Today’s Solutions: January 11, 2025

With bee populations threatened by habitat loss, a pair of 14-year-olds in Virginia decided to take matters into their own hand with their own project to save local bumblebees.

To kick off the project, the teenagers identified two existing public spaces in the town that could be used as a pollinator habitat and worked with the city to get permission to plant there. “Then we realized there are still some gaps between those public sites,” Luke said.

The sites needed to be no more than one-third of a mile apart to ensure that worker bees could bring food back to their queen. That’s what inspired the teens to identify more areas that could serve as pollinator habitats. All in all, they identified a string of 97 sites where flowers and shrubs can be grown to create a Bee Byway, which is what the teens call it. It will start out 3 miles long, with hopes of stretching the bee habitat out to 13 miles.

Although the pandemic slowed their plans a bit, Luke and Joshua managed to get 100 people together in early March 2020 to start the planting operation in 30 different sites around town. Once lockdown orders came into place, the duo kept working from a distance. They recorded webinars to help viewers create pollinator gardens in their own backyards, left 700 flyers advertising the Bee Byway in mailboxes, and delivered 1,100 plants they grew themselves to homeowners’ doorsteps around the city. With their guidance, residents planted dozens of gardens.

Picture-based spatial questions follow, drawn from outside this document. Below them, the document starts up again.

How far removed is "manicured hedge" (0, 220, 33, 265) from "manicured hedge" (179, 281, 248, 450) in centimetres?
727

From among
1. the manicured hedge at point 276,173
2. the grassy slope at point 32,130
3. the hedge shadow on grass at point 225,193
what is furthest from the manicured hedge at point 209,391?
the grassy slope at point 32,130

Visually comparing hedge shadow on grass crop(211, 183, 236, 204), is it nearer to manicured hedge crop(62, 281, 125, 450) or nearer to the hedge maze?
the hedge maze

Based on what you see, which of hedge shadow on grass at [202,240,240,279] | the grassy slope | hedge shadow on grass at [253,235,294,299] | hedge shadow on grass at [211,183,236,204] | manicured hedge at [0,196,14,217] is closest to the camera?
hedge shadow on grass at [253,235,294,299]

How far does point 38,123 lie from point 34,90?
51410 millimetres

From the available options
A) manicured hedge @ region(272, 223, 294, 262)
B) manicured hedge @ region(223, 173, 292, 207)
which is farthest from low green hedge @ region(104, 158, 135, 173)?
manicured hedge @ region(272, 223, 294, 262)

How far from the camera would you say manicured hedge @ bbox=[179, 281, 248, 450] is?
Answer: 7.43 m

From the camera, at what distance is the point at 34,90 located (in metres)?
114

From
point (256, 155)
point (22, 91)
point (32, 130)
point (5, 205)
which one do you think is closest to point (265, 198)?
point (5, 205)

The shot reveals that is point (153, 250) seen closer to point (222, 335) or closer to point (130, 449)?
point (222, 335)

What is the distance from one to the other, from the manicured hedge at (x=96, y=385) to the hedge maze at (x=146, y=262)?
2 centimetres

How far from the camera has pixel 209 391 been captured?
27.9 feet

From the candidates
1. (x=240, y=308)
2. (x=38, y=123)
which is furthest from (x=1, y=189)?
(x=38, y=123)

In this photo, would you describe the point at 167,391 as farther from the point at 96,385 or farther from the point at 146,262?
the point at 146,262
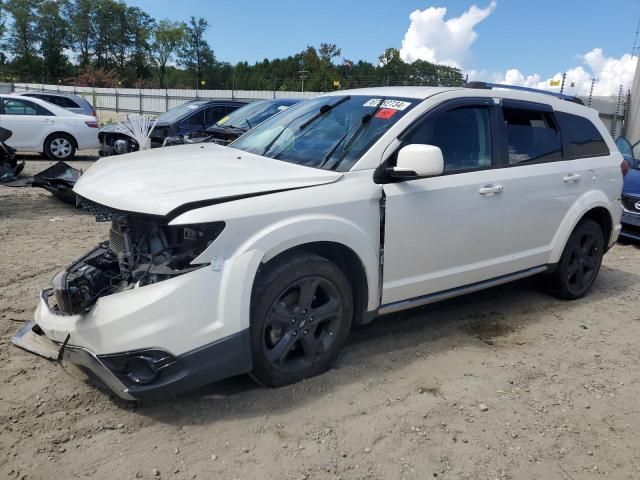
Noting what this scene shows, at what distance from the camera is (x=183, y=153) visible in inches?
151

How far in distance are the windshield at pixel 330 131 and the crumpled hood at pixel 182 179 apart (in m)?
0.17

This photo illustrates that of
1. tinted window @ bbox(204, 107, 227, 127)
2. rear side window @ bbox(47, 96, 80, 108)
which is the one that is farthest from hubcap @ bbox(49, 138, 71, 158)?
tinted window @ bbox(204, 107, 227, 127)

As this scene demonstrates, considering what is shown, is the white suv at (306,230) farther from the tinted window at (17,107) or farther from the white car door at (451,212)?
the tinted window at (17,107)

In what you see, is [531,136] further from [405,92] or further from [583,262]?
[583,262]

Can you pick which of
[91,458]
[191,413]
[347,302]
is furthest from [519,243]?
[91,458]

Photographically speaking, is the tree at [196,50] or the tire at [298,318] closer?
the tire at [298,318]

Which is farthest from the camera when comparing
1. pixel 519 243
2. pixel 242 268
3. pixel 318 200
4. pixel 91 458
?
pixel 519 243

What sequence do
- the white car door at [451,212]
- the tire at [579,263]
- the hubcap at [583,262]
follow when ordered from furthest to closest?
the hubcap at [583,262] → the tire at [579,263] → the white car door at [451,212]

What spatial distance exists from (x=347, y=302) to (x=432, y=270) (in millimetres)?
771

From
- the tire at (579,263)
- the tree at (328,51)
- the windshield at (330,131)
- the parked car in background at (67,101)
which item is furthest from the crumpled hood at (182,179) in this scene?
the tree at (328,51)

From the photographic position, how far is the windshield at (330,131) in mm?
3617

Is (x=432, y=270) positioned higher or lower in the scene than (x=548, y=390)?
higher

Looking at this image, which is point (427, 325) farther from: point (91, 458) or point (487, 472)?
point (91, 458)

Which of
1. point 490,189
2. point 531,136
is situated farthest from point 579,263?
point 490,189
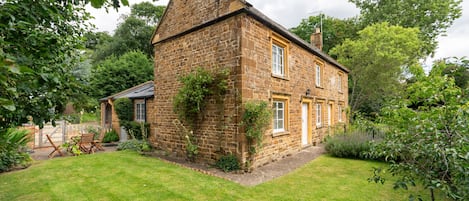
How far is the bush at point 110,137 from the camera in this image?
13.4m

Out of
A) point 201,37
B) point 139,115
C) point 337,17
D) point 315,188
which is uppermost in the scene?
Answer: point 337,17

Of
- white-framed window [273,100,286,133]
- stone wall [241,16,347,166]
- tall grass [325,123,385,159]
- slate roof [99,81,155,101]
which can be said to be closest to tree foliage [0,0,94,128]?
stone wall [241,16,347,166]

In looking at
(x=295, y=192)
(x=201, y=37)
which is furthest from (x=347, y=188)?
(x=201, y=37)

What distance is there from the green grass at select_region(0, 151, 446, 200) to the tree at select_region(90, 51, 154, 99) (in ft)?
57.5

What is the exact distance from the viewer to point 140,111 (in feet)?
43.3

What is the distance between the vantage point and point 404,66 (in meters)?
19.3

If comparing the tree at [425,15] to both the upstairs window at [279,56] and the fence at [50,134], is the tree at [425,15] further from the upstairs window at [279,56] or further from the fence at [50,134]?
the fence at [50,134]

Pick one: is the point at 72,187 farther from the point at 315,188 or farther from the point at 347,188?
the point at 347,188

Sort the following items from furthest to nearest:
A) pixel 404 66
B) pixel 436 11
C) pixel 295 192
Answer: pixel 436 11 → pixel 404 66 → pixel 295 192

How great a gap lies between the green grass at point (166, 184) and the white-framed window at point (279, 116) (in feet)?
6.41

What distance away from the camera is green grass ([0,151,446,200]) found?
201 inches

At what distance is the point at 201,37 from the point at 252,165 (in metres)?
5.03

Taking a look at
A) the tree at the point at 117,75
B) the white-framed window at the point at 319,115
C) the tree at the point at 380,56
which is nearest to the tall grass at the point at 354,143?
the white-framed window at the point at 319,115

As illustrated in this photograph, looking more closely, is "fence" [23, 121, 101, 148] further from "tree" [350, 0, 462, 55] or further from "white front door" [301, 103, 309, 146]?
"tree" [350, 0, 462, 55]
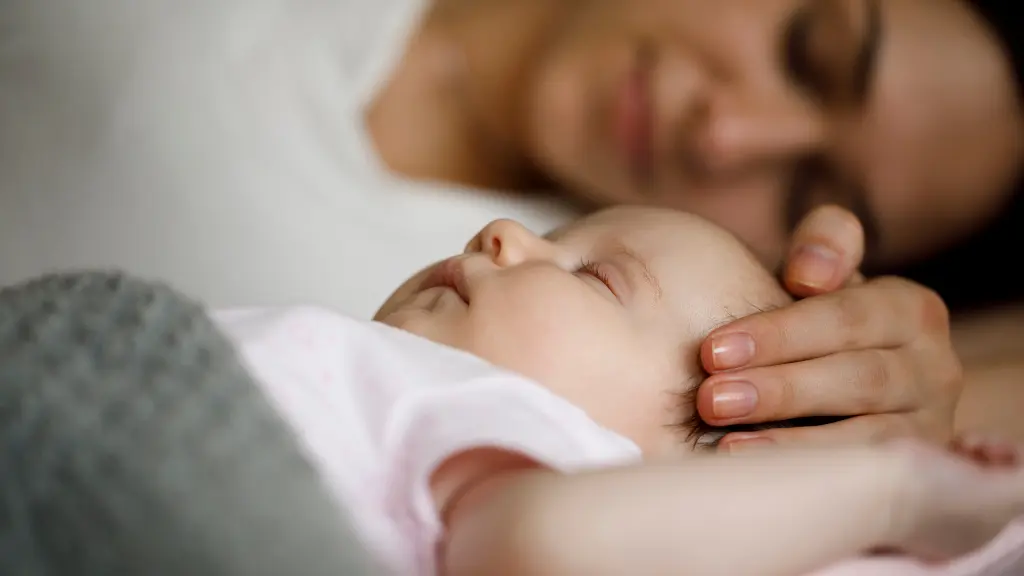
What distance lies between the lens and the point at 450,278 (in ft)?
1.77

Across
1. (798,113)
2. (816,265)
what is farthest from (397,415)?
(798,113)

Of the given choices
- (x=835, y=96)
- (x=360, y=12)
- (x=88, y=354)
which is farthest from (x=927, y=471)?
(x=360, y=12)

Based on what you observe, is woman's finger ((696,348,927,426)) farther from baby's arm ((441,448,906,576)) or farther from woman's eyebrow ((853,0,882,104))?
woman's eyebrow ((853,0,882,104))

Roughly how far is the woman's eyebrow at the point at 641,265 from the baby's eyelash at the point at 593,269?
0.02 meters

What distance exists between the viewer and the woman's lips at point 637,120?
0.96 m

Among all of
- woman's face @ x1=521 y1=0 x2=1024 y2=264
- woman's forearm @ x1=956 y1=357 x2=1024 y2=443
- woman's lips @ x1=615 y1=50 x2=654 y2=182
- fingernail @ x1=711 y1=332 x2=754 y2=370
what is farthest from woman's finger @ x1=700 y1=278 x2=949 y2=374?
woman's lips @ x1=615 y1=50 x2=654 y2=182

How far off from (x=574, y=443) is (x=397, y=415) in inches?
3.8

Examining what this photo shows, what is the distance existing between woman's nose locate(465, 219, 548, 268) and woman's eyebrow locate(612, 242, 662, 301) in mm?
52

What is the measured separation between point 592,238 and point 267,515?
0.34m

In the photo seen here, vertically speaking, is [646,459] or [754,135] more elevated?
[754,135]

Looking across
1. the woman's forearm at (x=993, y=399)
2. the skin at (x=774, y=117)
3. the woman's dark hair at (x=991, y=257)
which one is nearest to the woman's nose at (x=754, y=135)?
the skin at (x=774, y=117)

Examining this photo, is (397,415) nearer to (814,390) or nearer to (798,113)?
(814,390)

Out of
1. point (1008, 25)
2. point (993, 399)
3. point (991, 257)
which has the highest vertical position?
point (1008, 25)

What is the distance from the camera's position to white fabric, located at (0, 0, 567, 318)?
835mm
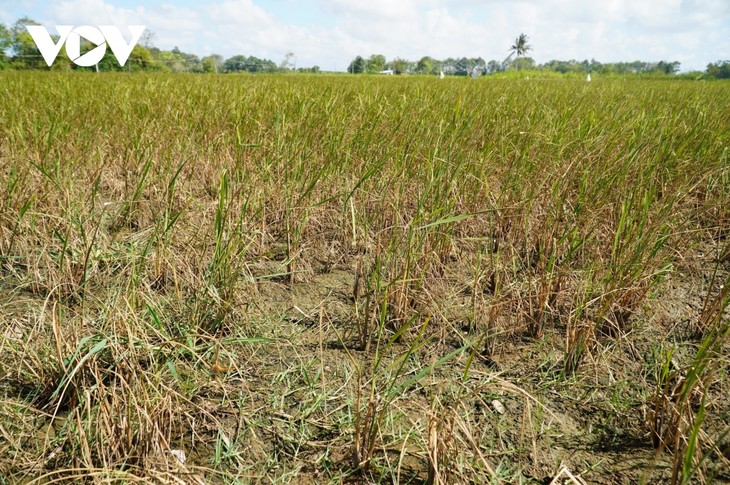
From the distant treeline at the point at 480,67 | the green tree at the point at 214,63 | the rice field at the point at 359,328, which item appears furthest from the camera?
the distant treeline at the point at 480,67

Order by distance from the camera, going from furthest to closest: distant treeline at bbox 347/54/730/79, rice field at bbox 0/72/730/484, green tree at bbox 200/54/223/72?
distant treeline at bbox 347/54/730/79 < green tree at bbox 200/54/223/72 < rice field at bbox 0/72/730/484

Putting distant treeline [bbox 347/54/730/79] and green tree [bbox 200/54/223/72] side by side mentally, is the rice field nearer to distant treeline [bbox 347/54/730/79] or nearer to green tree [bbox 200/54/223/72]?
green tree [bbox 200/54/223/72]

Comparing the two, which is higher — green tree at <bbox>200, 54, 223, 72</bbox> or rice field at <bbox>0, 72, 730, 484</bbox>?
green tree at <bbox>200, 54, 223, 72</bbox>

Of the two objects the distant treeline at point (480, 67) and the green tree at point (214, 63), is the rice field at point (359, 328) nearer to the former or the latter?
the green tree at point (214, 63)

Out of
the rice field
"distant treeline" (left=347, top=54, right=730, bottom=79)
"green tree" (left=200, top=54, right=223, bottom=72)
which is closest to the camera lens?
the rice field

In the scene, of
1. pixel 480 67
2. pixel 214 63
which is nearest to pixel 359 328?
pixel 214 63

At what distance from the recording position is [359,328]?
1378 millimetres

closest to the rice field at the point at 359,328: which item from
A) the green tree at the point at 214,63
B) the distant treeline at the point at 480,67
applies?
the green tree at the point at 214,63

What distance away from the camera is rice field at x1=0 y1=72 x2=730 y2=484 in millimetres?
989

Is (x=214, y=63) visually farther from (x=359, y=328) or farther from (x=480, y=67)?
(x=480, y=67)

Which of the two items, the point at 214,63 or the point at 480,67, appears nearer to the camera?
the point at 214,63

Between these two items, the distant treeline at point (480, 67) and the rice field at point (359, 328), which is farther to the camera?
the distant treeline at point (480, 67)

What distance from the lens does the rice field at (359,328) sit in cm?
99

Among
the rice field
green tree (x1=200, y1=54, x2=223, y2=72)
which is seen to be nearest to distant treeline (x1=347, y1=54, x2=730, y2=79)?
green tree (x1=200, y1=54, x2=223, y2=72)
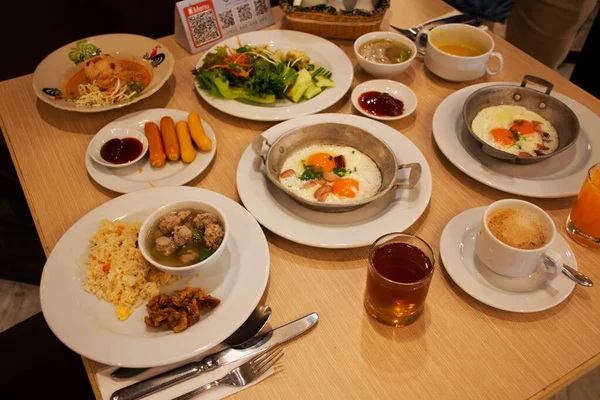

According to Huffpost, the team had just a few more areas to plant before its 97-site project is complete. Once that was done, the duo’s next goal was to extend the Bee Byway by another 10 miles and create a nonprofit to lobby for more bee-friendly regulations like limitations on pesticide use.

Just like the teens who created a mock COP26 in November 2020, Joshua and Luke are both shining examples of how serious Generation Z is about fixing the environment.